▶ **Page**
◇ ◇ ◇ ◇
The most advanced semiconductors that run U.S. AI software are designed by Nvidia, Qualcomm and other U.S. companies but are made in Taiwan and with critical equipment solely manufactured in Europe.
Securing the supply chain—and establishing a stronger role for U.S. fabrication—are critical to securing AI’s contribution to future prosperity and growth.
President-Elect Donald Trump should strengthen as opposed to abandon Mr. Biden’s industrial policies aimed at catching up American manufacturing where it lags. And recognize the United States has unavoidable economic security interests in both the Pacific and Europe.
The Europeans should do more to provide for their own defense, but their immediate capabilities are not fully up to the task and significant American backup is needed.
The United States can’t be a major player in Asia and Europe and continue a role in the Middle East without substantially increasing defense spending. How Mr. Trump and Republicans in Congress will be challenged to square all that with their tax cut promises.
Multinationals rightly worry that China is too politically erratic to be a reliable export platform, and India and ASEAN are becoming the locus of growth.
To enjoy the widest possible markets for expensive to develop advanced technologies, the United States must secure access to these markets.
The Trans-Pacific-Partnership could provide a window into ASEAN, but India likes to play off the West against Russia and relations with the world’s largest democracy will remain decidedly transactional.
◇ ◇ ◇ ◇
▶ **Data**
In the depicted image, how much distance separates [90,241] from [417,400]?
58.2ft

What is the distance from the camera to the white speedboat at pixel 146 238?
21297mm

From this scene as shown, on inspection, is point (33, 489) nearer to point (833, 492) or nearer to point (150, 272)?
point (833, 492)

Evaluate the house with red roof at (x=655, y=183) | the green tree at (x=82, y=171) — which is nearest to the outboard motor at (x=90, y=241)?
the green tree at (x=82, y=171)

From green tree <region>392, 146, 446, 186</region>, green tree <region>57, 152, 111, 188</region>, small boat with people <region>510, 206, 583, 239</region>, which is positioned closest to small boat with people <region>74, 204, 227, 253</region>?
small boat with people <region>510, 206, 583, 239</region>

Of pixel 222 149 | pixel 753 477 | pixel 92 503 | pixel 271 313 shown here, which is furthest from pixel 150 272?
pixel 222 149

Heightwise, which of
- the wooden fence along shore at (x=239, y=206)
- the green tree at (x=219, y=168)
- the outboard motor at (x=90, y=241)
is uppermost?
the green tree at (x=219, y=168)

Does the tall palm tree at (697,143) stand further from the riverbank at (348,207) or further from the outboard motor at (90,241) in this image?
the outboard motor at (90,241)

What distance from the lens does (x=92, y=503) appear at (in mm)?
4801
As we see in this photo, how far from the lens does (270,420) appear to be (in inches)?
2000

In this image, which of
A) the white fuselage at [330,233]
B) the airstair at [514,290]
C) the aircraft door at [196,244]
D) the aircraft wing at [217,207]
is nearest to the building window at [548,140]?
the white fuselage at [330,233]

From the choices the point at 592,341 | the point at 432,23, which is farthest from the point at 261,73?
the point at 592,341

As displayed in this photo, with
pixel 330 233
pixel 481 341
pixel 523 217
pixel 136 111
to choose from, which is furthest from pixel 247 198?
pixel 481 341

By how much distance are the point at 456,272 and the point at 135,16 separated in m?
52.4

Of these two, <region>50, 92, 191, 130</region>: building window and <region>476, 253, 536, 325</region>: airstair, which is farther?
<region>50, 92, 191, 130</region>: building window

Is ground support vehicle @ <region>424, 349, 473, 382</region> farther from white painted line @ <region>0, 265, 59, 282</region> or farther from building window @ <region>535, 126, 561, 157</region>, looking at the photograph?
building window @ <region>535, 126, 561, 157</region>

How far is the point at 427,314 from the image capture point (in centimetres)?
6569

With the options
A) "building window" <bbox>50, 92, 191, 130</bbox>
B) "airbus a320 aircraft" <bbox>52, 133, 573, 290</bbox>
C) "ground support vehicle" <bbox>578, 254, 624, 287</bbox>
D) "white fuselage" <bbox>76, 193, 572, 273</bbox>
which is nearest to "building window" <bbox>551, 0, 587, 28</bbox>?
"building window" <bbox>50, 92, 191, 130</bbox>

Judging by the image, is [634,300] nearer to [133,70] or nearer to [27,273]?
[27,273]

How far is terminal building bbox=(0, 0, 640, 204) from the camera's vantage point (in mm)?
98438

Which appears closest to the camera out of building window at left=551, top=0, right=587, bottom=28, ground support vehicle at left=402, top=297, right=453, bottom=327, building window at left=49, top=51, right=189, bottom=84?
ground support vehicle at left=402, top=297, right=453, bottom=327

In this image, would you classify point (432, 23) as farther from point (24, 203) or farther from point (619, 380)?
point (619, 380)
◇ ◇ ◇ ◇
Continue the commentary on U.S. technology, trade and defense policy, picking up after its last sentence about India and the Trans-Pacific Partnership.

President Biden’s Indo-Pacific Economic Framework for Prosperity seeks the benefits to U.S. exports and investment that could be accomplished through the TPP—for example, regulatory harmonization in areas like technology—but does not offer Asians lower tariffs; consequently its accomplishments are terribly limited.
Mr. Trump’s proposed tariffs on China would create opportunities for other Asian nations in our markets but across the board tariffs would only hasten them to turn to China.
Similarly, if the United States fails to adequately invest in naval and other military resources in the Pacific, fails to support Ukraine and continues a weak response to Iranian-sponsored Middle East terrorism, ASEAN nations can be expected to cut deals with China as best they can for simple reasons of national survival.
A combination of China’s economic strength and American strategic weakness and protectionism could undermine the reserve currency status of the dollar.
Americans have become smug that the dollar’s international commercial role cannot easily be replaced by the yuan or another major currency, but its reserve currency status is both anchored in the dollar as a reliable store of value and the position of the United States as a global superpower.
With the federal deficits at 7% of GDP and likely to rise with at least some additional defense spending and Mr. Trump’s tax cuts, inflation risks would erode confidence among international bond holders and a militarily weaker America wouldn’t inspire national central banks to stay with the dollar.
As importantly, the next reserve currency does not have to be a national currency.
Meta’s Libra—a digital currency based on the euro, dollar and pound—was abandoned owing to U.S. government concerns about money laundering. As with the SWIFT system, however, these reservations could be overcome if a trusted nation like Switzerland created such a digital currency convertible to a weighted average of the euro, dollar, pound, yen and yuan and enabled a similarly denominated bond market.
The kicker is that Mr. Trump’s interest in making the United States the cryptocurrency capital of the world further legitimizes those kinds of synthetic assets and makes such an outcome more feasible.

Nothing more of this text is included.